Variations in replay as a function of experience.

a. In CMR-replay, through repeated exposure to the same task, the frequency of replay events decreases (left), the average length of replay events increases (middle), and the proportion of replay events that are backward remains stable (after a slight initial uptick; right). b. With repeated experience in the same task, animals exhibit lower rates of replay (left) and longer replay sequences (middle), while the proportion of replay events that are backward stays relatively stable (right). c. In a T-maze task, where animals display a preference for traversing a particular arm of the maze, replay more frequently reflects the opposite arm [23] (left). CMR-replay preferentially replays the right arm after exposure to the left arm and vice versa (right). Error bars show ± 1 SEM in all panels. Images in b adapted from ref [31], Elsevier; left image in c adapted from [23], Nature Publishing Group.

Learning from replay.

a. Sleep increased the likelihood of reactivating the learned sequence in the correct temporal order in CMR-replay, as seen in an increase in the proportion of replay for learned sequences post-sleep. b. Sleep leads to greater reactivation of rewarded than non-rewarded experiences, indicating that sleep preferentially strengthens rewarded memories in CMR-replay. c. In the simulation of Liu et al. [9], CMR-replay encoded six sequences, each of which transitioned from one of three start items to one of two end items. After receiving a reward outcome for the end item of a sequence, we simulated a period of rest. After but not before rest, CMR-replay exhibited a preference for non-local sequences that led to the rewarded item.

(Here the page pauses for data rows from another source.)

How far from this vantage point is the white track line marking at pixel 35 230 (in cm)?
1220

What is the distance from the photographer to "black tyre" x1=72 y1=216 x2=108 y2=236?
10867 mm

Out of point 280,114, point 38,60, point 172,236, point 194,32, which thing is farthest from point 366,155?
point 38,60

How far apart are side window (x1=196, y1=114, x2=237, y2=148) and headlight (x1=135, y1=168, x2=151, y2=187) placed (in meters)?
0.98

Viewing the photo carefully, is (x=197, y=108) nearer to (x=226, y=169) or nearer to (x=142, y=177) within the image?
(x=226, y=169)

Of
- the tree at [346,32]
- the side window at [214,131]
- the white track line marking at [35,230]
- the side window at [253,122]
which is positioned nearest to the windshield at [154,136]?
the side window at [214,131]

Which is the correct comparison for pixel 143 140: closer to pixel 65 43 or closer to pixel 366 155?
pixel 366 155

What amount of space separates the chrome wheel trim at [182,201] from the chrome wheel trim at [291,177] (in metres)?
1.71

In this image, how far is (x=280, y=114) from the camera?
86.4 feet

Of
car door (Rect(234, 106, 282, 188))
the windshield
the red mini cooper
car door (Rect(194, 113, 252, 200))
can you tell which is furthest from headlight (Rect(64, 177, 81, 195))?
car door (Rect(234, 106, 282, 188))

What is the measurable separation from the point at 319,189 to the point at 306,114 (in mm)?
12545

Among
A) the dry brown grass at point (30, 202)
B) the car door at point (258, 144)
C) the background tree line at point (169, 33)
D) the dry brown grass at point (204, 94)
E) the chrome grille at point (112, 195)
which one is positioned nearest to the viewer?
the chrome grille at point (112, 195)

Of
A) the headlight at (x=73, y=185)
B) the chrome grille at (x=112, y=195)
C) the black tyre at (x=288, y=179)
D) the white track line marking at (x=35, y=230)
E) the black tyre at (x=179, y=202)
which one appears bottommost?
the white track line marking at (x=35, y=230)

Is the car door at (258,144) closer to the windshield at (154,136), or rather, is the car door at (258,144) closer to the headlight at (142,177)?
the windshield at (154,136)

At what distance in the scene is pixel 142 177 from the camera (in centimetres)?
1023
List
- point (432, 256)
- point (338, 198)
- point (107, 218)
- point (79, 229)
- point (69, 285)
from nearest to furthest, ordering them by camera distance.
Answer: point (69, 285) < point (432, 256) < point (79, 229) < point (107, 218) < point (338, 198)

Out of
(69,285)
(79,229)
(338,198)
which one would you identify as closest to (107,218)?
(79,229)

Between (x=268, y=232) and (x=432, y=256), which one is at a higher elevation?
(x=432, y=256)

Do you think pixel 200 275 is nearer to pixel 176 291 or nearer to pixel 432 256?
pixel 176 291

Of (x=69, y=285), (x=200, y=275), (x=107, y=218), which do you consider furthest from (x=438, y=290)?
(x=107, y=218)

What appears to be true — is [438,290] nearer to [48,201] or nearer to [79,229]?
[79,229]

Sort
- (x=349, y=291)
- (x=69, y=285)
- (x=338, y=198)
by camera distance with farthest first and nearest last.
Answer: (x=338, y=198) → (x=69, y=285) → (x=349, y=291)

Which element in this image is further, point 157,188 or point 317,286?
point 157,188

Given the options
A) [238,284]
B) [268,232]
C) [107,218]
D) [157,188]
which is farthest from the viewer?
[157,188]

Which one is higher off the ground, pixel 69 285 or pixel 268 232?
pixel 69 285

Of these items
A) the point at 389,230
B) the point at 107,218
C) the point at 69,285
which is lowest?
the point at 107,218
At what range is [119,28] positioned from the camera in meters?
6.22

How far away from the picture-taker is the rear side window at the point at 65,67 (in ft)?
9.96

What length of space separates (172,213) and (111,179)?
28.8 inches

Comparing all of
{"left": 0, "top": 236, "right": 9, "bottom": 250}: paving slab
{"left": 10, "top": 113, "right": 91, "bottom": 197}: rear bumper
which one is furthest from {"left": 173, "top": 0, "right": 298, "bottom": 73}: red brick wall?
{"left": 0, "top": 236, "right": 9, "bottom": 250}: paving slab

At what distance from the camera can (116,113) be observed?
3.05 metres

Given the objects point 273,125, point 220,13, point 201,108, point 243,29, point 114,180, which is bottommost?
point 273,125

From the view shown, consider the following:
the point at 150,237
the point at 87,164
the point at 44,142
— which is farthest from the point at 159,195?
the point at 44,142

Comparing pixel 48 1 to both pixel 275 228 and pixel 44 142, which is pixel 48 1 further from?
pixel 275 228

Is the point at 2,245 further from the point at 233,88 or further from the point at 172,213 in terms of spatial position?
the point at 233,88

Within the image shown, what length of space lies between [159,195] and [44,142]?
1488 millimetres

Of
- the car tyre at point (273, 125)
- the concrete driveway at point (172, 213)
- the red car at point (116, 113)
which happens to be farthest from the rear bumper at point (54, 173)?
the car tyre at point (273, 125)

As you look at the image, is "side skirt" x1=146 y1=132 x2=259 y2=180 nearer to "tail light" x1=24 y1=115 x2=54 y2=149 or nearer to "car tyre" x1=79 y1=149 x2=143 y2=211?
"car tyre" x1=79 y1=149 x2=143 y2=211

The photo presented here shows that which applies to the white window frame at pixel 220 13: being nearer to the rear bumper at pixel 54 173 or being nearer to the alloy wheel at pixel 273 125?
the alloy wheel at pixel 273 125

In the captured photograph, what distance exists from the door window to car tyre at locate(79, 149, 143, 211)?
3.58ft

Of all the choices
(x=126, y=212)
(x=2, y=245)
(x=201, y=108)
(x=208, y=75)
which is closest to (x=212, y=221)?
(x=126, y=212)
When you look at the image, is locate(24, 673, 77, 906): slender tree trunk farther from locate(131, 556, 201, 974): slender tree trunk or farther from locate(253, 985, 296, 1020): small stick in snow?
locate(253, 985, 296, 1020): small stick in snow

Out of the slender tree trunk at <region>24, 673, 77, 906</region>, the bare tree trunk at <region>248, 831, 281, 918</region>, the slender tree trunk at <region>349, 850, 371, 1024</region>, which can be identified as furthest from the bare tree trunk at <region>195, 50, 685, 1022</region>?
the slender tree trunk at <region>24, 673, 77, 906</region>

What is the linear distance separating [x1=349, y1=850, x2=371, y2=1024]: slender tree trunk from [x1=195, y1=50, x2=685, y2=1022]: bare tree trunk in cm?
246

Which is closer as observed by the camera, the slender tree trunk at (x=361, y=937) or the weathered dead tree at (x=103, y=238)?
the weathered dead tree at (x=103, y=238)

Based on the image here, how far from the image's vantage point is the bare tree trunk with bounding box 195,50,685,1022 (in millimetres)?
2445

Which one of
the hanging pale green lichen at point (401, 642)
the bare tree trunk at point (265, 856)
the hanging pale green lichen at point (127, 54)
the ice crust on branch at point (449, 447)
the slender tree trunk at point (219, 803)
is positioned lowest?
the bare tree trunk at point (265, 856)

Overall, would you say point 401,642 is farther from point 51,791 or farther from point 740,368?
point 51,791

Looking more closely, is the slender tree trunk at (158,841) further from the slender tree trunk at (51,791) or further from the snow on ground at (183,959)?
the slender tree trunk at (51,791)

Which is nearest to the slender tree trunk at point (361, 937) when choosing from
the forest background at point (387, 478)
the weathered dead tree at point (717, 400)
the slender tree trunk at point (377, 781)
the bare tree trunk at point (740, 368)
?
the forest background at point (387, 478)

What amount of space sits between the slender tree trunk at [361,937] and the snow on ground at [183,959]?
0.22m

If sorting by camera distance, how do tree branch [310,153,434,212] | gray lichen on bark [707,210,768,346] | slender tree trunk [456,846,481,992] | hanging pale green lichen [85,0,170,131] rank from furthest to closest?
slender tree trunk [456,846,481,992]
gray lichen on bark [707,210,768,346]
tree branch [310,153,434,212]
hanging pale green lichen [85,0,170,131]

This preference emerged through rest despite the fact that the model never observed reward in conjunction with those non-local sequences, suggesting that rest replay facilitates non-local learning in the model. d. We trained a “teacher” CMR-replay model on a sequence of items. After encoding the sequence, the teacher generated replay sequences during sleep. We then trained a separate blank-slate “student” CMR-replay model exclusively on the teacher’s sleep replay sequences. To assess knowledge of the original sequence, we collected sleep replay sequences from both models, and assessed the probability that each model reactivates the item at position i + lag of the sequence immediately following the reactivation of the i-th item of the sequence, conditioned on the availability of the i-th item for reactivation. Both models demonstrated a tendency to reactivate the item that immediately follows or precedes the just-reactivated item on the original sequence. This result suggests that the student acquired knowledge of the temporal structure of original sequence by encoding only the teacher’s replay sequences. Error bars show ± 1 SEM.

Task simulations.

Each enclosed box corresponds to a unique item. Each arrow represents a valid transition between two items. Each dashed arrow represents a distractor that causes a drift in context between two items. Task sequences initiate at light grey boxes. Dark grey boxes represent salient items in each task. For tasks with multiple valid sequences, the order in which sequences are presented is randomized. a. Simulation of a linear track. b. Simulation of the task in Liu et al. [9]. c. Simulation of a two-choice T-maze. d. Simulation of a T-maze. e. Simulation of the task in Bendor and Wilson [34]. f. Simulation of a linear track task with distinct directions of travel. g. Simulation of input sequences in Liu et al. [21]. h. Simulation of a fix-item sequence.